**** Records for this task

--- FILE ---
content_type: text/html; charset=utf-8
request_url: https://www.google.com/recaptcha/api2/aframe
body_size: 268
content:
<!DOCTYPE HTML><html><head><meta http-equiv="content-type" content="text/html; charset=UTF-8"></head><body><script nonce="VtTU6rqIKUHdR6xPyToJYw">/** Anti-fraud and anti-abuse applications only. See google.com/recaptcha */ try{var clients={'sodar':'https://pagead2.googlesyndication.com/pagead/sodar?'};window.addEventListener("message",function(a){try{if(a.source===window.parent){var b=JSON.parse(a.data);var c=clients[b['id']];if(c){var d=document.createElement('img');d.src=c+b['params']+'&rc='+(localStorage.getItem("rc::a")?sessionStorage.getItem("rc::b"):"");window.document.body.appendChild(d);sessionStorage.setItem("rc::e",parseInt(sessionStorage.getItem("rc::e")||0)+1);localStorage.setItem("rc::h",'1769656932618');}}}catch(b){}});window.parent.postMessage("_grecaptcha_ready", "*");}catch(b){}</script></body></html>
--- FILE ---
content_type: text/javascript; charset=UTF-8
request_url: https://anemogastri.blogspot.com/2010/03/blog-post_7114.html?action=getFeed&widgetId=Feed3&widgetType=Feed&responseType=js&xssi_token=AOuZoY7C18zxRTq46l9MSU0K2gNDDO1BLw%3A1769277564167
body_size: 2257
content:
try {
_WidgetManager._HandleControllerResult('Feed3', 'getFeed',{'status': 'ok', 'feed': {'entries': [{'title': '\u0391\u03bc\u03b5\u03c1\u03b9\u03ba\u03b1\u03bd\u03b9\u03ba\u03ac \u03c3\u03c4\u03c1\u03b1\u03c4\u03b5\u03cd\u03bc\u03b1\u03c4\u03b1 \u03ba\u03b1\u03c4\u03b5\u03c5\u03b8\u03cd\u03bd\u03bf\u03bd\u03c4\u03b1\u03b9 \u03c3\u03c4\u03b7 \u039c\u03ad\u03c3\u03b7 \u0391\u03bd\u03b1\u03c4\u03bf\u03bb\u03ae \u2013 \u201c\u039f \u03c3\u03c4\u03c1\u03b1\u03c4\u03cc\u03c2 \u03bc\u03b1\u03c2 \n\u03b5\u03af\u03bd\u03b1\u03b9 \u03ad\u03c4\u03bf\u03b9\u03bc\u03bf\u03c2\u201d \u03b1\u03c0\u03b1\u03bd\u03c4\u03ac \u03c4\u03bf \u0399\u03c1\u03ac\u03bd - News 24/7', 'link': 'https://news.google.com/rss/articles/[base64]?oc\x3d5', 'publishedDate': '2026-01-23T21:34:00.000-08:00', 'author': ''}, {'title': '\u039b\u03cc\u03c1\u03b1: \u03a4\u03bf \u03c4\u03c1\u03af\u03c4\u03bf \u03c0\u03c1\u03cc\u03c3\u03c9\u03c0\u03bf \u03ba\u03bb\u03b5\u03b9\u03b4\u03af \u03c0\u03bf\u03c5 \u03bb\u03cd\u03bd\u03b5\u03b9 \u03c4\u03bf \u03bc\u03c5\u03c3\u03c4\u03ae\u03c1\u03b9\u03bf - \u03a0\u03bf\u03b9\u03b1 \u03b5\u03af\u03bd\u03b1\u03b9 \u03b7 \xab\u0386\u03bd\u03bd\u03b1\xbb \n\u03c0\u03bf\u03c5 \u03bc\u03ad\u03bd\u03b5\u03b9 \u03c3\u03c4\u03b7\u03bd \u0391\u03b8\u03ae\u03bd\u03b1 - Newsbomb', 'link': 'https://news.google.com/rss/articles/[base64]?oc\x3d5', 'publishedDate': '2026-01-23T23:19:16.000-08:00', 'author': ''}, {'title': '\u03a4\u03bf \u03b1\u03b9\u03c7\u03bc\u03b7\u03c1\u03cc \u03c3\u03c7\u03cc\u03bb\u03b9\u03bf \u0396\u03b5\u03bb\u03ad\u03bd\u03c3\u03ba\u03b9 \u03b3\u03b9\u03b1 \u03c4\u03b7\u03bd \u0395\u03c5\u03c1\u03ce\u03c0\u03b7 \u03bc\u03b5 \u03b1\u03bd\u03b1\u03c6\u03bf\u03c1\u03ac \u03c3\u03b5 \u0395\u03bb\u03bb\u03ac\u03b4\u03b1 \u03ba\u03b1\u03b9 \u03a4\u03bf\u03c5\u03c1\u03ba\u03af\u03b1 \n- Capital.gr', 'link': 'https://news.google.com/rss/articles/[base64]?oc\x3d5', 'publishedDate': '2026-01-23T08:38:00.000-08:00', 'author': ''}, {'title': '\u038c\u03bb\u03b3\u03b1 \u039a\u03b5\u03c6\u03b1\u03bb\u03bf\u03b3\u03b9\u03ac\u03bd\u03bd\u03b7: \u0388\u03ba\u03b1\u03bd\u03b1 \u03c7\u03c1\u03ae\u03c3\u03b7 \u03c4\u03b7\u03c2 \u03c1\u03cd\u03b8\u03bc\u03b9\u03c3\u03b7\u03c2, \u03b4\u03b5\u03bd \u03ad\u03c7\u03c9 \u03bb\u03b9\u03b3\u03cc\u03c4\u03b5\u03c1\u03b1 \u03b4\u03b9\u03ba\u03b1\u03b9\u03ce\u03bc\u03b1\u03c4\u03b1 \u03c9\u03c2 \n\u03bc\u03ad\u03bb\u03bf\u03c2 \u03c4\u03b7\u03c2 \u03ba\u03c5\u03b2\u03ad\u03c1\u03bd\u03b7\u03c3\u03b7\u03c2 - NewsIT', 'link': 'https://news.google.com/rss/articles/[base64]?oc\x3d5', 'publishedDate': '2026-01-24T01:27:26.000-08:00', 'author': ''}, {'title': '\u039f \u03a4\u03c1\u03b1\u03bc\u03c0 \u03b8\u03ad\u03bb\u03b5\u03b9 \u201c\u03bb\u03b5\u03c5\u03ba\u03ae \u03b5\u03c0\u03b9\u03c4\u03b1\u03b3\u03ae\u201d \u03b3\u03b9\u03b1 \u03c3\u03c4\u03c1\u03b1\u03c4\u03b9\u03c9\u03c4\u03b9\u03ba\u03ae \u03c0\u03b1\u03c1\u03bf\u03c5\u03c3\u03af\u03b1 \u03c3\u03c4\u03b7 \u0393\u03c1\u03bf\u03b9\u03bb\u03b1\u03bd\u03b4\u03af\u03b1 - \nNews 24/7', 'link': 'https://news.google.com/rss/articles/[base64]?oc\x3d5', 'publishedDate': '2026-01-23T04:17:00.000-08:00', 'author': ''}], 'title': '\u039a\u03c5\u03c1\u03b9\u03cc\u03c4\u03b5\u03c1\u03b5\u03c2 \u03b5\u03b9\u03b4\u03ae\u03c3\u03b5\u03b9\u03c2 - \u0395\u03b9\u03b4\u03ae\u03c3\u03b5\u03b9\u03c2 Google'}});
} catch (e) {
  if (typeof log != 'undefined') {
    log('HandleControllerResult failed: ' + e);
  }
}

********

(Task details): Output the material in full, exactly as it appears.

(Solution for this problem):
--- FILE ---
content_type: text/html; charset=utf-8
request_url: https://www.google.com/recaptcha/api2/aframe
body_size: 268
content:
<!DOCTYPE HTML><html><head><meta http-equiv="content-type" content="text/html; charset=UTF-8"></head><body><script nonce="VtTU6rqIKUHdR6xPyToJYw">/** Anti-fraud and anti-abuse applications only. See google.com/recaptcha */ try{var clients={'sodar':'https://pagead2.googlesyndication.com/pagead/sodar?'};window.addEventListener("message",function(a){try{if(a.source===window.parent){var b=JSON.parse(a.data);var c=clients[b['id']];if(c){var d=document.createElement('img');d.src=c+b['params']+'&rc='+(localStorage.getItem("rc::a")?sessionStorage.getItem("rc::b"):"");window.document.body.appendChild(d);sessionStorage.setItem("rc::e",parseInt(sessionStorage.getItem("rc::e")||0)+1);localStorage.setItem("rc::h",'1769656932618');}}}catch(b){}});window.parent.postMessage("_grecaptcha_ready", "*");}catch(b){}</script></body></html>
--- FILE ---
content_type: text/javascript; charset=UTF-8
request_url: https://anemogastri.blogspot.com/2010/03/blog-post_7114.html?action=getFeed&widgetId=Feed3&widgetType=Feed&responseType=js&xssi_token=AOuZoY7C18zxRTq46l9MSU0K2gNDDO1BLw%3A1769277564167
body_size: 2257
content:
try {
_WidgetManager._HandleControllerResult('Feed3', 'getFeed',{'status': 'ok', 'feed': {'entries': [{'title': '\u0391\u03bc\u03b5\u03c1\u03b9\u03ba\u03b1\u03bd\u03b9\u03ba\u03ac \u03c3\u03c4\u03c1\u03b1\u03c4\u03b5\u03cd\u03bc\u03b1\u03c4\u03b1 \u03ba\u03b1\u03c4\u03b5\u03c5\u03b8\u03cd\u03bd\u03bf\u03bd\u03c4\u03b1\u03b9 \u03c3\u03c4\u03b7 \u039c\u03ad\u03c3\u03b7 \u0391\u03bd\u03b1\u03c4\u03bf\u03bb\u03ae \u2013 \u201c\u039f \u03c3\u03c4\u03c1\u03b1\u03c4\u03cc\u03c2 \u03bc\u03b1\u03c2 \n\u03b5\u03af\u03bd\u03b1\u03b9 \u03ad\u03c4\u03bf\u03b9\u03bc\u03bf\u03c2\u201d \u03b1\u03c0\u03b1\u03bd\u03c4\u03ac \u03c4\u03bf \u0399\u03c1\u03ac\u03bd - News 24/7', 'link': 'https://news.google.com/rss/articles/[base64]?oc\x3d5', 'publishedDate': '2026-01-23T21:34:00.000-08:00', 'author': ''}, {'title': '\u039b\u03cc\u03c1\u03b1: \u03a4\u03bf \u03c4\u03c1\u03af\u03c4\u03bf \u03c0\u03c1\u03cc\u03c3\u03c9\u03c0\u03bf \u03ba\u03bb\u03b5\u03b9\u03b4\u03af \u03c0\u03bf\u03c5 \u03bb\u03cd\u03bd\u03b5\u03b9 \u03c4\u03bf \u03bc\u03c5\u03c3\u03c4\u03ae\u03c1\u03b9\u03bf - \u03a0\u03bf\u03b9\u03b1 \u03b5\u03af\u03bd\u03b1\u03b9 \u03b7 \xab\u0386\u03bd\u03bd\u03b1\xbb \n\u03c0\u03bf\u03c5 \u03bc\u03ad\u03bd\u03b5\u03b9 \u03c3\u03c4\u03b7\u03bd \u0391\u03b8\u03ae\u03bd\u03b1 - Newsbomb', 'link': 'https://news.google.com/rss/articles/[base64]?oc\x3d5', 'publishedDate': '2026-01-23T23:19:16.000-08:00', 'author': ''}, {'title': '\u03a4\u03bf \u03b1\u03b9\u03c7\u03bc\u03b7\u03c1\u03cc \u03c3\u03c7\u03cc\u03bb\u03b9\u03bf \u0396\u03b5\u03bb\u03ad\u03bd\u03c3\u03ba\u03b9 \u03b3\u03b9\u03b1 \u03c4\u03b7\u03bd \u0395\u03c5\u03c1\u03ce\u03c0\u03b7 \u03bc\u03b5 \u03b1\u03bd\u03b1\u03c6\u03bf\u03c1\u03ac \u03c3\u03b5 \u0395\u03bb\u03bb\u03ac\u03b4\u03b1 \u03ba\u03b1\u03b9 \u03a4\u03bf\u03c5\u03c1\u03ba\u03af\u03b1 \n- Capital.gr', 'link': 'https://news.google.com/rss/articles/[base64]?oc\x3d5', 'publishedDate': '2026-01-23T08:38:00.000-08:00', 'author': ''}, {'title': '\u038c\u03bb\u03b3\u03b1 \u039a\u03b5\u03c6\u03b1\u03bb\u03bf\u03b3\u03b9\u03ac\u03bd\u03bd\u03b7: \u0388\u03ba\u03b1\u03bd\u03b1 \u03c7\u03c1\u03ae\u03c3\u03b7 \u03c4\u03b7\u03c2 \u03c1\u03cd\u03b8\u03bc\u03b9\u03c3\u03b7\u03c2, \u03b4\u03b5\u03bd \u03ad\u03c7\u03c9 \u03bb\u03b9\u03b3\u03cc\u03c4\u03b5\u03c1\u03b1 \u03b4\u03b9\u03ba\u03b1\u03b9\u03ce\u03bc\u03b1\u03c4\u03b1 \u03c9\u03c2 \n\u03bc\u03ad\u03bb\u03bf\u03c2 \u03c4\u03b7\u03c2 \u03ba\u03c5\u03b2\u03ad\u03c1\u03bd\u03b7\u03c3\u03b7\u03c2 - NewsIT', 'link': 'https://news.google.com/rss/articles/[base64]?oc\x3d5', 'publishedDate': '2026-01-24T01:27:26.000-08:00', 'author': ''}, {'title': '\u039f \u03a4\u03c1\u03b1\u03bc\u03c0 \u03b8\u03ad\u03bb\u03b5\u03b9 \u201c\u03bb\u03b5\u03c5\u03ba\u03ae \u03b5\u03c0\u03b9\u03c4\u03b1\u03b3\u03ae\u201d \u03b3\u03b9\u03b1 \u03c3\u03c4\u03c1\u03b1\u03c4\u03b9\u03c9\u03c4\u03b9\u03ba\u03ae \u03c0\u03b1\u03c1\u03bf\u03c5\u03c3\u03af\u03b1 \u03c3\u03c4\u03b7 \u0393\u03c1\u03bf\u03b9\u03bb\u03b1\u03bd\u03b4\u03af\u03b1 - \nNews 24/7', 'link': 'https://news.google.com/rss/articles/[base64]?oc\x3d5', 'publishedDate': '2026-01-23T04:17:00.000-08:00', 'author': ''}], 'title': '\u039a\u03c5\u03c1\u03b9\u03cc\u03c4\u03b5\u03c1\u03b5\u03c2 \u03b5\u03b9\u03b4\u03ae\u03c3\u03b5\u03b9\u03c2 - \u0395\u03b9\u03b4\u03ae\u03c3\u03b5\u03b9\u03c2 Google'}});
} catch (e) {
  if (typeof log != 'undefined') {
    log('HandleControllerResult failed: ' + e);
  }
}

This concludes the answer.